- Indian missions in the UAE launched a new portal for passport and visa appointment bookings.
- Applicants must complete online forms and document uploads before securing their specific appointment slot.
- Specific entry gates and strict arrival windows are now enforced at both Abu Dhabi and Dubai locations.
(ABU DHABI, UAE) – The Embassy of India in Abu Dhabi and the Consulate General of India in Dubai launched a new online appointment portal on July 5, 2026 for passport, visa, attestation and other consular services, shifting bookings to book.passportindiauae.com as Indian missions in the UAE continue a broader reset of Indian passport services after a recent operational disruption.
The new appointment portal sets the basic rhythm for daily access at both missions. Applicants with confirmed bookings can enter 15 minutes before their scheduled time, and appointment slots are available from 9:00 am to 1:00 pm. Limited walk-in service remains in place from 9:00 am to 11:00 am, with priority reserved for newborn cases and Emergency Certificates.
Indian missions framed the change as a single entry point for routine consular work that had recently moved back under direct handling. The portal covers the main categories that shape daily footfall for Indian nationals in the UAE, from passport renewal and visa-related work to attestation and other requests that often require applicants to manage both online submissions and in-person document checks.
The launch follows a transition that began on July 1, 2026, when direct handling of services resumed after disruption tied to an outsourcing handover. That timing matters operationally even without a formal overhaul of the services themselves, because the booking system now sits at the center of how applicants reach the Embassy of India in Abu Dhabi and the Consulate General of India in Dubai after several days of uncertainty around access and processing.
Applicants still need to complete a separate step before showing up at a mission. They must fill the passport application form through mportal.passportindia.gov.in/mission/ and upload photographs, signatures and documents carefully before booking or attending an appointment. That requirement places the digital submission process ahead of the physical appointment, rather than treating the visit itself as the start of the application.
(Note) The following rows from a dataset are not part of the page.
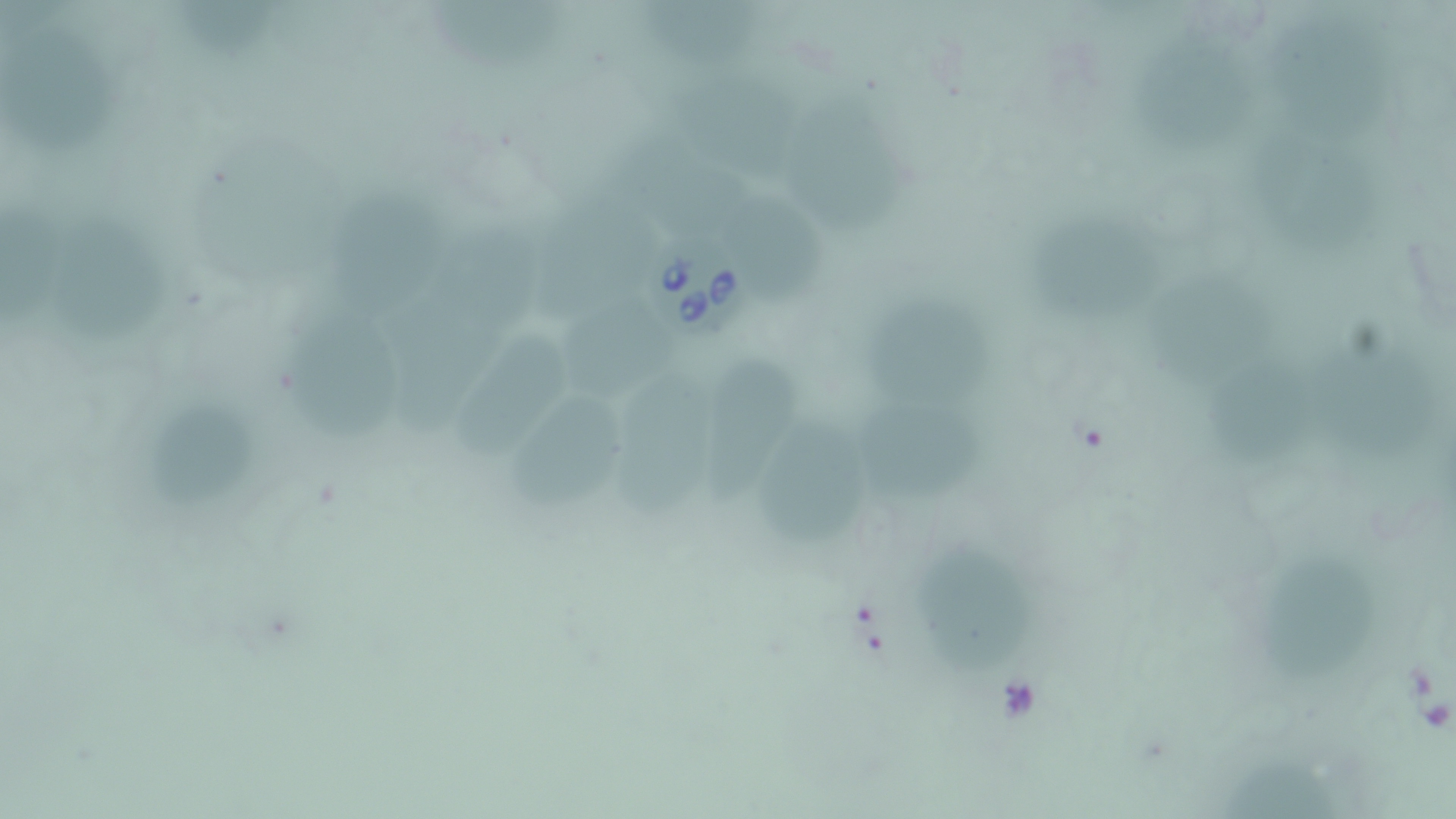
Summary:
  - Coordinate format: approximate bounding boxes as named x1/y1/x2/y2 corners in pixels
  - Uninfected red blood cell locations: (x1=426, y1=0, x2=571, y2=74), (x1=647, y1=2, x2=771, y2=64), (x1=186, y1=3, x2=294, y2=61), (x1=1270, y1=21, x2=1396, y2=139), (x1=1, y1=26, x2=131, y2=152), (x1=1137, y1=34, x2=1256, y2=156), (x1=665, y1=54, x2=804, y2=170), (x1=795, y1=92, x2=916, y2=242), (x1=1255, y1=135, x2=1385, y2=262), (x1=637, y1=143, x2=756, y2=222), (x1=332, y1=192, x2=446, y2=320), (x1=538, y1=194, x2=656, y2=318), (x1=736, y1=195, x2=827, y2=302), (x1=4, y1=200, x2=72, y2=333), (x1=62, y1=200, x2=170, y2=349), (x1=1039, y1=215, x2=1166, y2=317), (x1=441, y1=223, x2=563, y2=316), (x1=1161, y1=273, x2=1283, y2=373), (x1=871, y1=294, x2=1007, y2=414), (x1=564, y1=298, x2=697, y2=403), (x1=385, y1=309, x2=512, y2=440), (x1=290, y1=316, x2=406, y2=452), (x1=464, y1=334, x2=568, y2=466), (x1=1311, y1=341, x2=1426, y2=464), (x1=697, y1=352, x2=808, y2=506), (x1=1192, y1=357, x2=1299, y2=460), (x1=618, y1=365, x2=717, y2=514), (x1=843, y1=373, x2=983, y2=506), (x1=501, y1=387, x2=634, y2=523), (x1=150, y1=399, x2=261, y2=509), (x1=770, y1=412, x2=866, y2=537), (x1=916, y1=536, x2=1024, y2=671), (x1=1247, y1=560, x2=1375, y2=678), (x1=1224, y1=747, x2=1346, y2=818)
  - Babesia divergens-infected red blood cell locations: (x1=653, y1=234, x2=761, y2=341)
  - Slide-level diagnosis: Babesia divergens
  - Stain: May-Grünwald-Giemsa
  - Image size: 1456×819 pixels
  - Field of view: one of a larger specimen
  - Modality: light microscopy
  - Preparation: thin blood smear
  - Magnification: 1000x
Abu Dhabi applicants face specific routing rules once they reach the mission. CPV applicants must enter through the main gate on Al Safarat Street, while document-delivery and related queries go to the Consular Wing at Unit No. 101, 1st Floor, Guardian Tower (Technip Building), Al Ishirah Street. The separation suggests the mission is trying to reduce congestion at a single point of entry by directing different categories of visitors to different counters and buildings.
Dubai has its own division of access. Passport and visa applicants must use Gate No. 2, while attestation services run through Gate No. 1. Gate No. 1 also handles document delivery, labour-related issues and queries tied to applications that have already been submitted. That split is likely to shape crowd movement through the premises, especially during the morning hours when both booked appointments and limited walk-ins overlap.
Contact channels remain unchanged despite the portal switch. The missions kept the toll-free number at 800 46342 (800 INDIA) and the WhatsApp line at +971 54 309 0571, preserving the same public-facing help points while moving appointment booking online. Keeping those numbers in place reduces one layer of change for applicants who may already be adjusting to new access rules and a different booking system.
The practical burden of the new arrangement falls on preparation before arrival. Applicants now need to complete the online form, upload the required files carefully, secure a slot on the appointment portal and then arrive within the narrow access window set by the missions. Entry opens just 15 minutes before the booked time, which leaves little room for incomplete paperwork or uncertainty about the correct gate or office.
Walk-in access remains available, but in a limited form that signals tighter control over demand. The 9:00 am to 11:00 am walk-in period continues at both missions, though newborn cases and Emergency Certificates receive priority. That preserves some flexibility for urgent cases while placing most routine work inside the appointment portal, a balance that often becomes necessary when missions try to restore order after a service handover or processing interruption.
Indian passport services in the UAE carry weight well beyond routine paperwork because the country hosts a large expatriate population that depends on consular access for travel documents, attested records and emergency documentation. A missed booking or an incorrect upload can disrupt travel plans, labour paperwork or identity-document renewal. The new appointment portal does not change those underlying needs, but it does change how applicants reach the first step.
What the missions have now put in place is a more structured front door. Applicants seeking passports or visas in Dubai head to Gate No. 2; those with attestation work, document delivery, labour-related issues or submitted-application queries go to Gate No. 1. In Abu Dhabi, CPV traffic moves through the main gate on Al Safarat Street, while document-delivery work shifts to Guardian Tower. After a week defined by transition, the system for bookings, entry and urgent walk-ins is no longer scattered across temporary arrangements.